Imagery

We use photography sparingly — always in service of a human moment, never as decoration. When we do use it, the subject is always real, and the mood is always calm.

Mood

Unposed, natural-lit, human

Soft window light, shallow depth, muted color. The person in frame is usually mid-task — working, reading, holding a phone — not modeling.

Hero · warm
Editorial · cool
Product · neutral
Crop

Room to breathe

Crop for negative space, not for subject. At least a third of the frame is air — we overlay text and UI into that space.

16:9 hero
1:1 card
3:4 portrait
Color treatment

Mute the saturation, warm the white

Every photo gets the same light grade before publishing: saturation −12, warmth +4, contrast curve raised in the mid-tones.
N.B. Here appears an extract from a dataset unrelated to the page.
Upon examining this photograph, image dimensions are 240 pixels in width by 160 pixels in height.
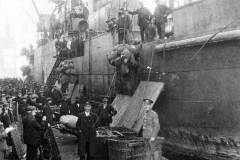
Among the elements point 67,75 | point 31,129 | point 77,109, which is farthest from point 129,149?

It's what gives a page of photos a unified mood.

Before
After grade
Rules

When to use imagery (and when not to)

Do

Marketing hero, customer story, onboarding first screen.

Places where a human face earns the space.

Do

Combine with illustration only when the photo provides the mood and the illo carries the concept.

Photo behind, illustration on top. Never side-by-side at equal weight.

Don't

Use stock imagery of diverse-team-at-whiteboard.

Nothing is less trustworthy than that photo. We'd rather show nothing.

Don't

Place imagery in product chrome, dashboards, or utility surfaces.

Imagery is a brand tool — product stays quiet.